The Monitoring Board of international regulators overseeing the IFRS Foundation has chosen Japanese regulator Masamichi Kono as its chairman, while also choosing a new way to assess the membership criteria.

Kono had been acting chairman of the Monitoring Board and the Monitoring Board simply elevated him from acting chair to chair. Kono represents the Japan Financial Services Agency on the Monitoring Board.  He is also the chairman of the International Organization of Securities Commissions Board and vice commissioner for international affairs of the JFSA.

Friday’s announcement came after a February 6 meeting of the Monitoring Board in Brussels.  The Monitoring Board met with IFRS Foundation chairman Michel Prada to discuss Foundation funding and the creation of the Accounting Standards Advisory Forum.  Separately, the Monitoring Board agreed on its approach to assess current and prospective members against the membership criteria, as contemplated following its governance review of the IFRS Foundation.

The meeting effectively gave the SEC another three years to decide on support for IFRS as the membership criteria will not be re-assessed until 2016. A U.S. decision was eagerly anticipated in recent years, but fallout from the financial crisis and rulemaking around the Dodd-Frank Act and the JOBS Act left the SEC with a crowded agenda. The meeting will also expand membership on the Monitoring Board to allow more participation from emerging markets.

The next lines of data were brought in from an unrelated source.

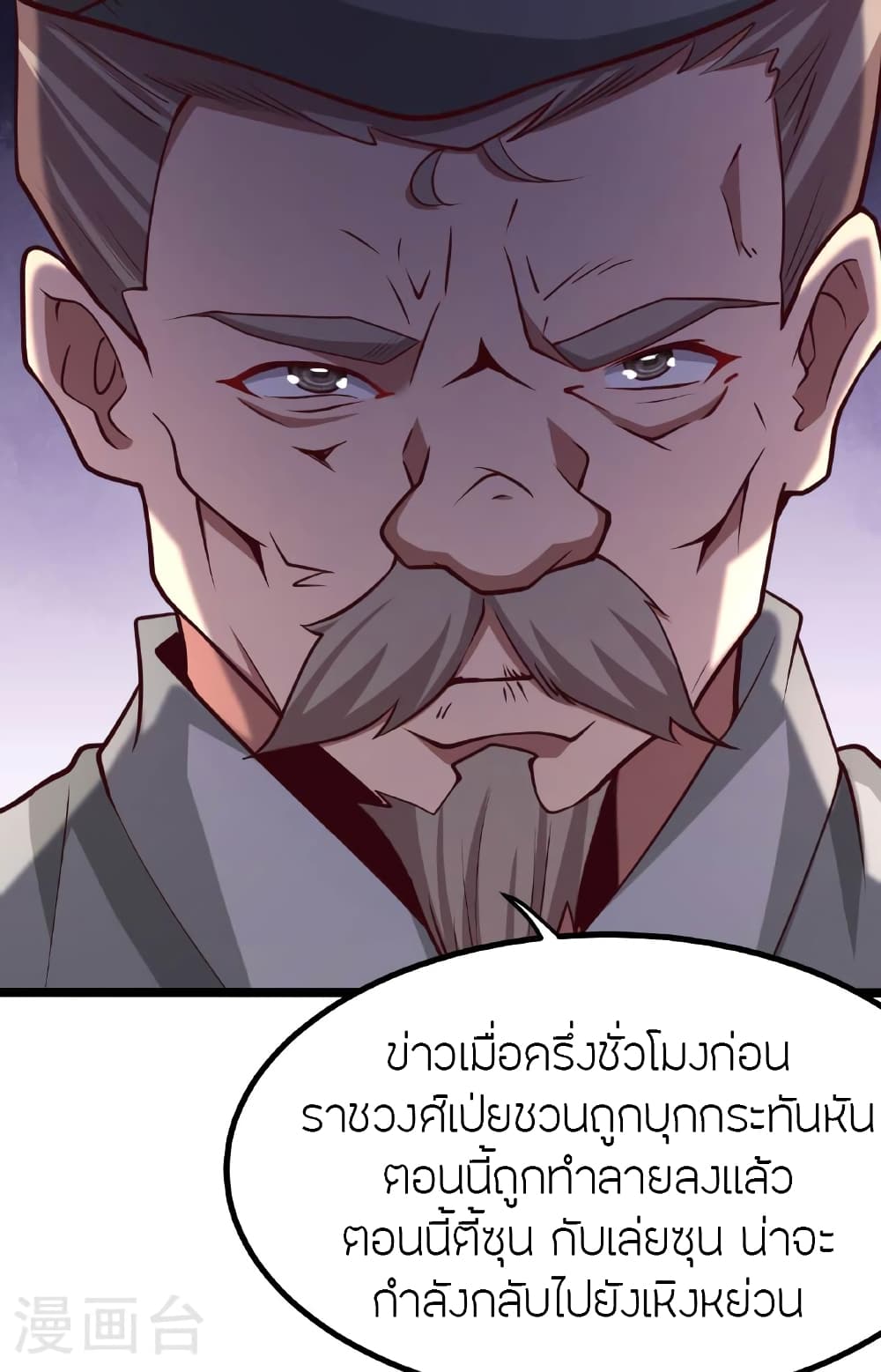 Banished Disciple’s Counterattack ราชาอมตะผู้ถูกขับไล่ ตอนที่ 475 หน้า 92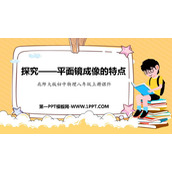《探究—平面镜成像的特点》光现象PPT课件下载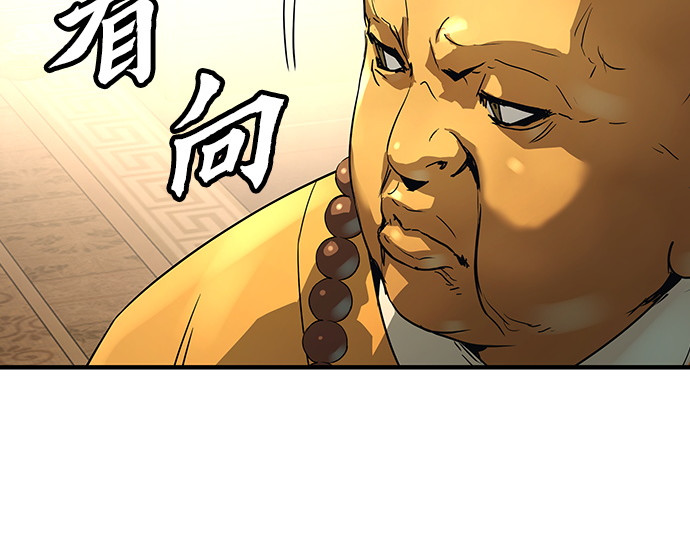 第90话 第 257 页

The Monitoring Board also acknowledged that, historically, the use of IFRS was motivated by an interest in facilitating capital-raising on a cross-border basis. However, the Monitoring Board anticipates, over time, a more prominent role for IFRS in domestic reporting regimes. Accordingly, beginning with the 2016 periodic review of members against the membership criteria, the Monitoring Board will evaluate the mechanisms used in member jurisdictions to integrate IFRSs into the reporting regimes for domestic issuers and the extent to which they contribute to the prominence of IFRSs in the member’s capital market.

The revised membership criteria appear to allow for the chair of the Securities and Exchange Commission to remain a member of the Monitoring Board, even though the SEC has not held a vote on whether it would allow U.S.-based companies to use International Financial Reporting Standards. SEC commissioner Elisse Walter is the current SEC chair on an interim basis since the departure of Mary Schapiro late last year, although President Obama has named former New York federal prosecutor Mary Jo White as his nominee to replace her.

The SEC, however, accepts financial filings in IFRS from hundreds of foreign companies and dropped a requirement several years ago for them to first reconcile the figures with U.S. GAAP.

In evaluating the use of IFRS, the Monitoring Board agreed that the member’s commitment to international accounting standards should be evidenced by the jurisdiction mandating or permitting the use of IFRS.  Further, such use should result in prominent application of IFRS in the relevant market.

The SEC did not immediately respond to a request for comment.

The Monitoring Board published a final report on the review of the IFRS Foundation’s governance on Feb. 9, 2012.  The report identified a number of enhancements to the governance framework and included an action plan for their implementation.  The decision to expand the Monitoring Board’s membership and begin periodic assessment of members against the Monitoring Board’s membership criteria required further development of an evaluation process and assessment measures, which were finalized at the Monitoring Board’s Feb. 6, 2013 meeting.

The Monitoring Board agreed on the following main points regarding assessment of members against the membership criterion regarding the use of IFRS and for assessment processes and consequences of not meeting the membership criteria.

a. The jurisdiction has made a clear commitment to moving towards application of IFRS and promoting global acceptance of a single set of high quality international accounting standards as the final goal.  This commitment is evidenced by the jurisdiction mandating or permitting application of IFRSs to consolidated financial statements of companies raising capital in its relevant market with the effect of actually exhibiting prominence of IFRS application, or having made a decision on a transition to such a status to take place in a reasonable period of time.

b. The IFRS to be applied should be essentially aligned with IFRS developed by the IASB, with possible exceptions limited to cases where certain standards or parts thereof are not relevant for economic or other conditions or could be contrary to public interest in the jurisdiction. Any flaw in following due process in developing certain standards or parts thereof could also allow for exceptions or temporary suspensions.

Quantitative Elements:
c. The jurisdiction can be regarded a major market for capital-raising in the global context based on the size of market capitalization, the number of listed companies and cross-border capital activity.

Qualitative Elements:
d. The jurisdiction makes financial contributions to the setting of IFRS on a continuing basis.
e. The jurisdiction has in place and in operation a robust enforcement mechanism to ensure proper implementation of relevant accounting standards.
f. The relevant national or regional standard-setting body, where it exists, is committed to actively contributing to the development of IFRS.